### 作業内容
ナラティブ系TRPGの紹介文から、「ですが、ナラティブ系TRPG」を含む語句で始まり「試しいただければと存じます。」で終わる部分を抜き出し、「シナリオ」を「台本」に置き換えて書き直してください。

### 本文
---
TRPGの中には、ナラティブ系と言われるジャンルがあります。想像ですが、ナラティブ系のシステムやシナリオって、初めて触れる方には、どうしていいか分からなかったり、うまくいくとは思えなかったりするのかと思います。わたくしも、かつてナラティブ系のシステムに初めて触れた時、それはレディ・ブラックバードやワンダー・ローズ・トゥ・ロードだったりしたのですが、どうしたらいいのか分かりませんでした。もしくは、WoDやヒーローウォーズのような初期のナラティブ系と言われるシステムでの、ナラティブなお話の作り方が分かりませんでした。

ですが、ナラティブ系TRPGって、遊び方さえ分かってしまえば、楽しいです。そこで、今回は、ナラティブ系TRPGに入門する二つの方法を紹介しましょう。

一つ目は「灰色城綺譚」です。

「灰色城綺譚」はGMが必要でPLが3人限定(シナリオも必要)というところが若干プレイの障害になるかもしれません。ですが、システムも付属のシナリオも大変に良く、機会があれば是非お試しいただければと存じます。
---
### 提供資料
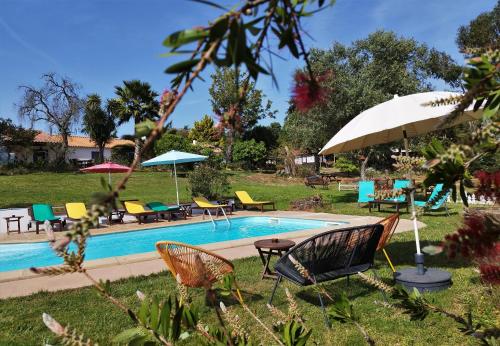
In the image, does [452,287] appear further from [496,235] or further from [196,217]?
[196,217]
---
### 解答
ですが、ナラティブ系TRPGって、遊び方さえ分かってしまえば、楽しいです。そこで、今回は、ナラティブ系TRPGに入門する二つの方法を紹介しましょう。

一つ目は「灰色城綺譚」です。

「灰色城綺譚」はGMが必要でPLが3人限定(台本も必要)というところが若干プレイの障害になるかもしれません。ですが、システムも付属の台本も大変に良く、機会があれば是非お試しいただければと存じます。